Enviada em 01/11/2019

O Brasil, no governo de Juscelino Kubitschek, vivenciou mudanças significativas, com o alargamento da política rodoviária para facilitar a integração do país. No entanto, na contemporaneidade, essas alterações não tiveram continuidade de forma planejada, fazendo com que o país enfrente cada vez mais, problemas relacionados à mobilidade urbana. Nesse sentido, a falta de investimento em infraestrutura e a imprecisão na versatilidade de meio de transportes acentuam a problemática.

Em primeiro lugar, deve-se entender que a urbanização rápida e desenfreada culminou na defasagem da locomoção. Tal fato justifica-se, pois existe um grande contingente de pessoas que usam o transporte público desproporcional ao número de veículos disponibilizados pelo Estado, acarretando assim péssimas condições para o usuário. Exemplo disso, é o metrô da linha vermelha de São Paulo, que transporta 7,5 passageiros por metro quadro, de acordo com pesquisa feita pelo G1. Em consequência dessa superlotação, o indivíduo com um poder aquisitivo acessível à compra de um automóvel prefere o transporte individual, o que ocasiona um trânsito caótico com engarrafamentos quilométricos, e para os que não têm essa condição financeira, continuam sofrendo pelo estresse e a má qualidade do sistema público.
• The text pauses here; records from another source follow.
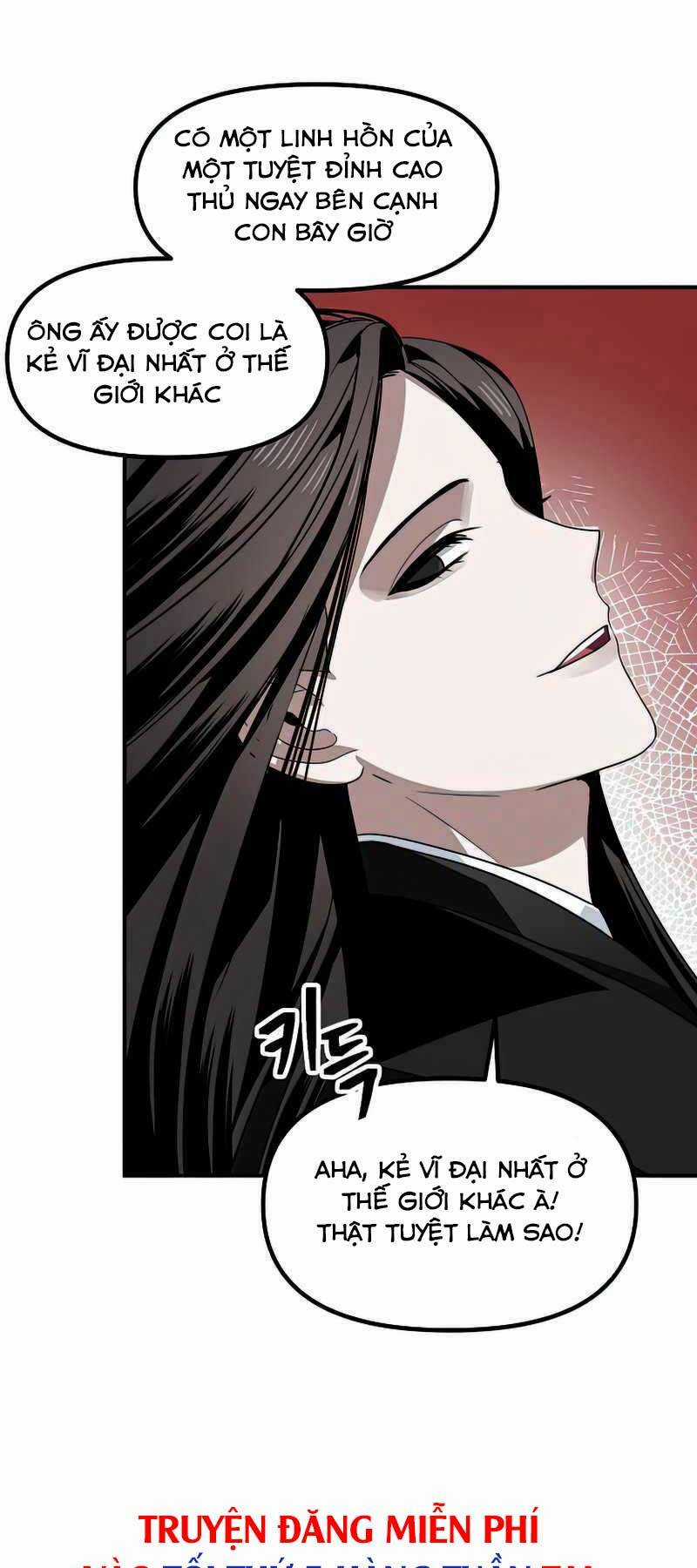 Thợ Săn Tự Sát Cấp Sss - Chapter 76 - Trang 44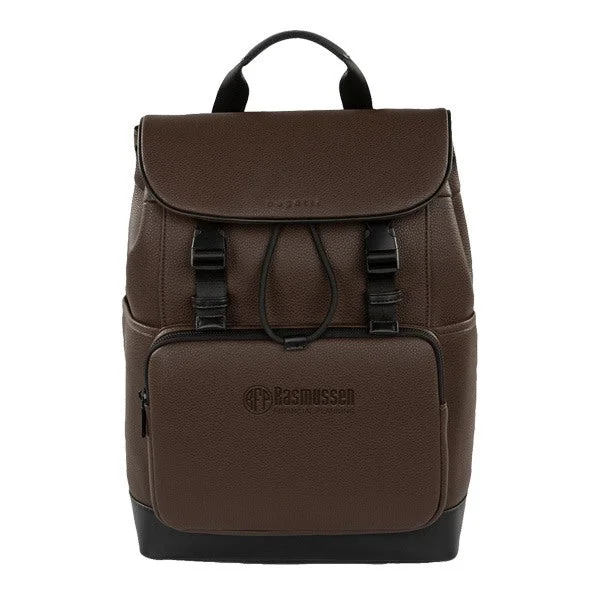 Bugatti Central Laptop Backpack (Q185822)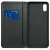 Чохол-книжка Leather Fold для ZTE Blade A3 2020 (Чорний) Купить чохол-книжка leather fold для zte blade a3 2020 (чорний) онлайн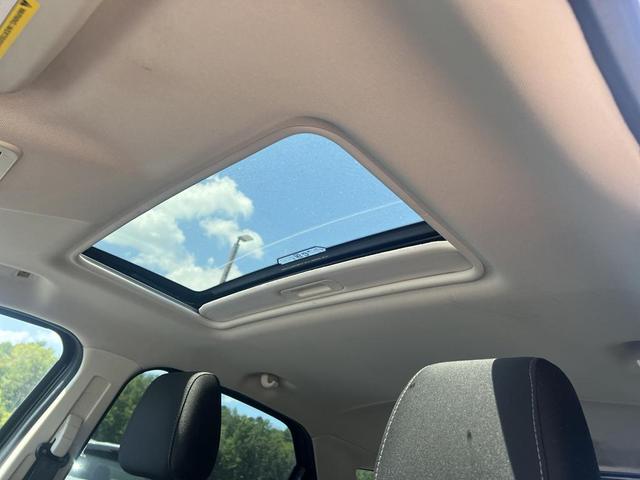 Photo of 2018 Smoke Metallic Ford EcoSport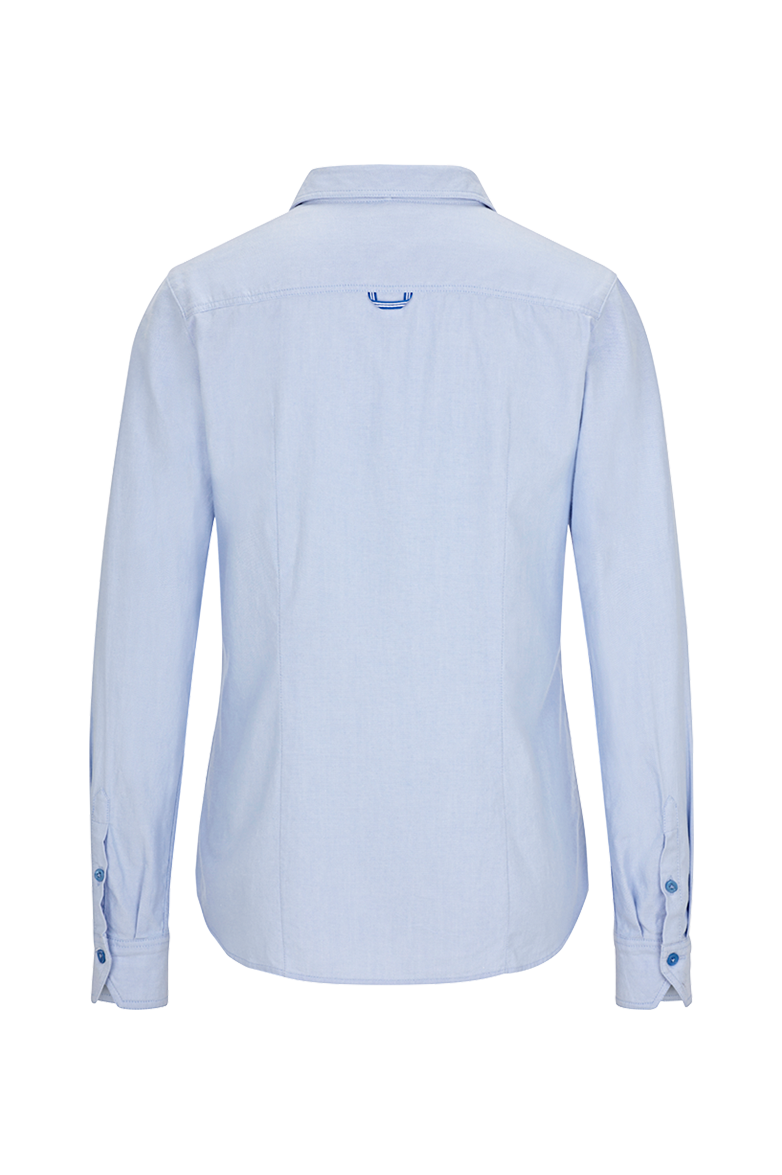 g-ssl-teatime-oxford-bluse-damen-wei-perlmutt image 8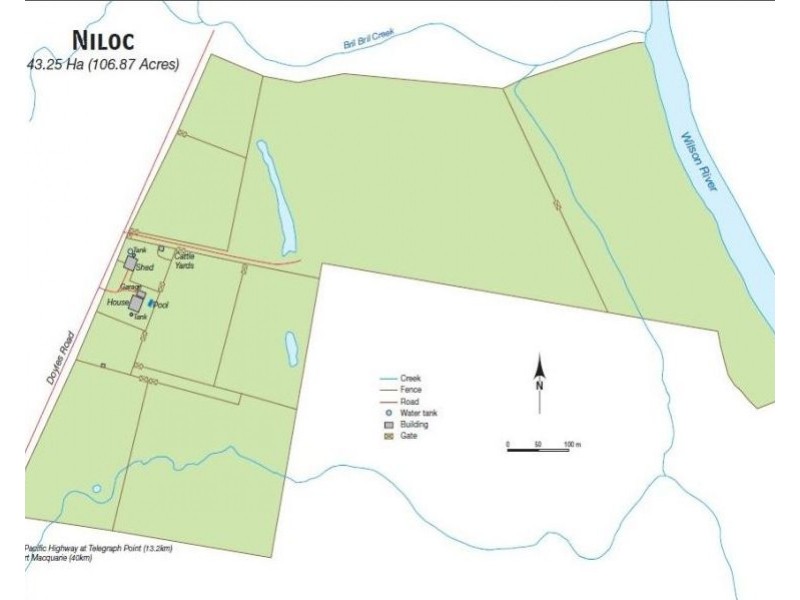 Rollands Plains NSW 2441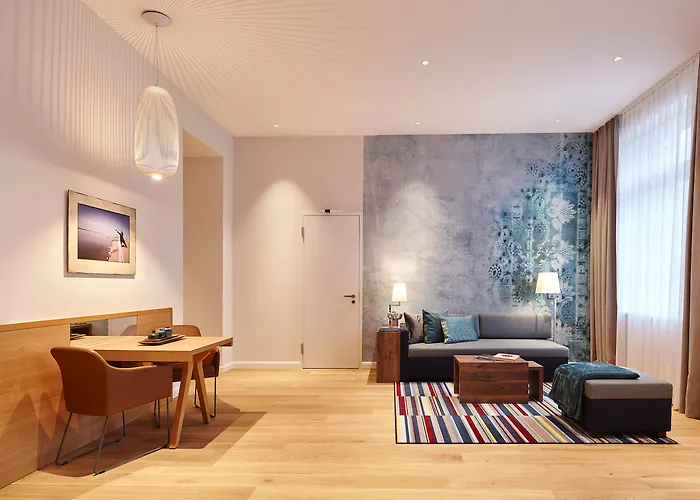 The Wellem Düsseldorf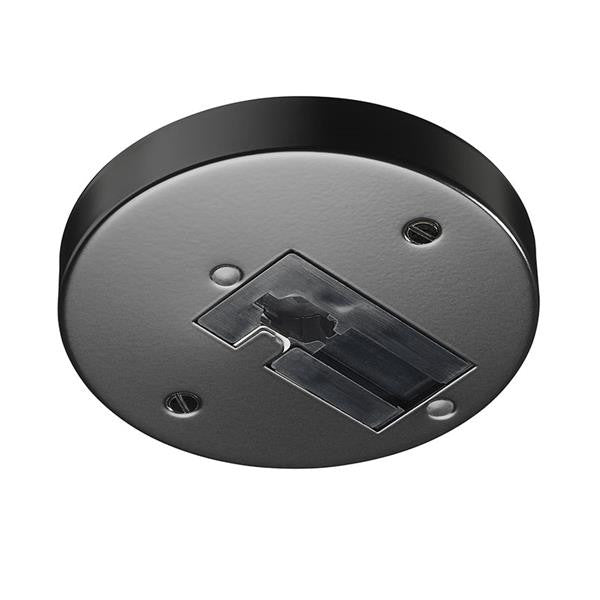Trac-Lites Monopoint Adapter, Black
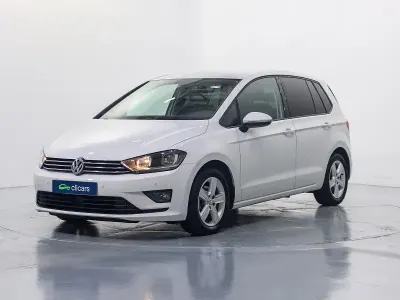 Usado VW Golf VII Advance 125 CV (91 kW) 2015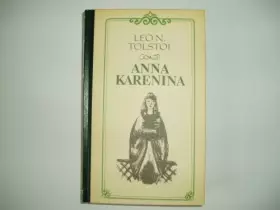 Couverture du produit · Anna Karenina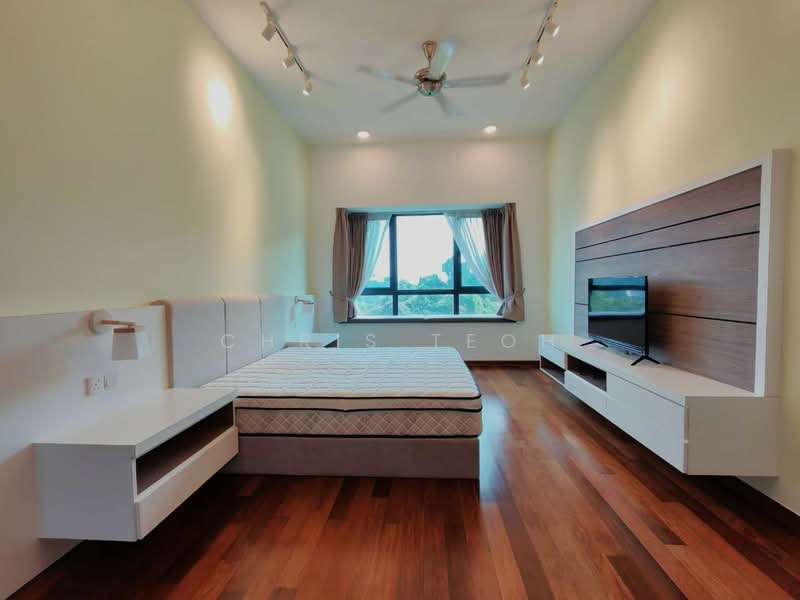 Condominium for Rent at Alila2 - Chris Teoh - Bedroom - PropertyGuru.com.my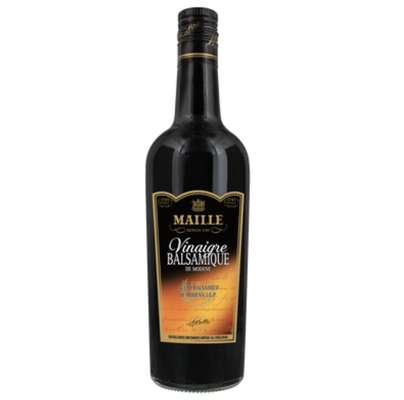 Vinaigre balsamique de Modène, Maille (75 cl)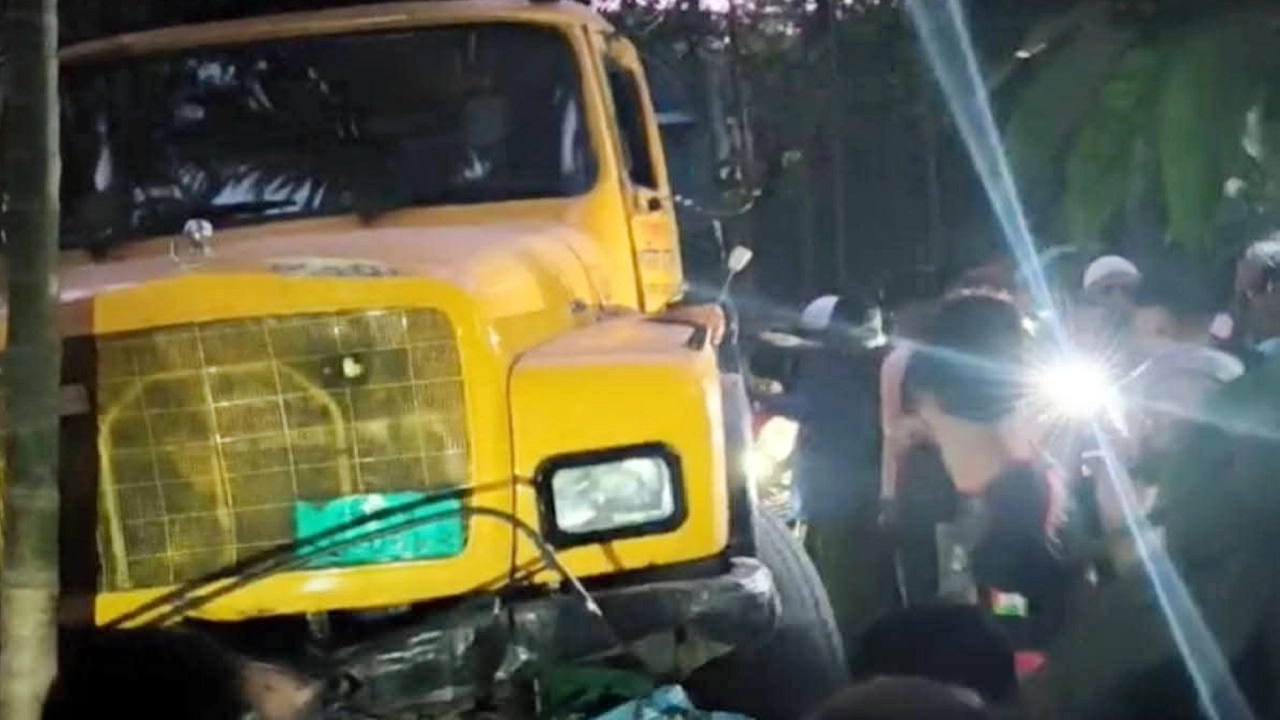 কুমিল্লায় ত্রিমুখি সংঘর্ষে নিহত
Sob um segundo enfoque, vale ressaltar que, além de o serviço não ser de excelência, ele também é excludente. A dificuldade de locomoção dos portadores de necessidades especiais, por exemplo, mantém relação íntima com a acessibilidade, que por sua vez está diretamente ligada à mobilidade urbana. Na cidade de São Carlos, segundo um levantamento realizado em 2004, apenas 20% da frota de ônibus era adaptada para cadeirantes. Dessa forma, fica claro que essa insuficiência afeta a população como um todo em vários níveis. Além disso, os pontos de serviços básicos de educação e cultura ficam longes de onde mora parte da população. Ou seja, é necessário atenção a questão da mobilidade urbana e democratização do acesso às cidades, para que a necessidade de deslocamento em longas distâncias diminua e a qualidade de vida melhore.

Portanto, é imprescindível que as concessionárias de transporte público melhorem a qualidade de seu serviço. Para isso, é essencial que o Governo aplique as verbas destinadas aos transportes na sua manutenção e acessibilidade e invista em projetos de mobilidade urbana e obras nas cidades, garantindo assim uma reestruturação e adaptação dos meios e demais vias de locomoção. Cabe à sociedade ficar atenta ao que é seu por direito e não esquecer o que as “Manifestações dos 20 centavos” representaram, reivindicando perante as autoridades responsáveis justiça nas taxas e prestações desses serviços, fazendo valer o que está escrito na Constituição.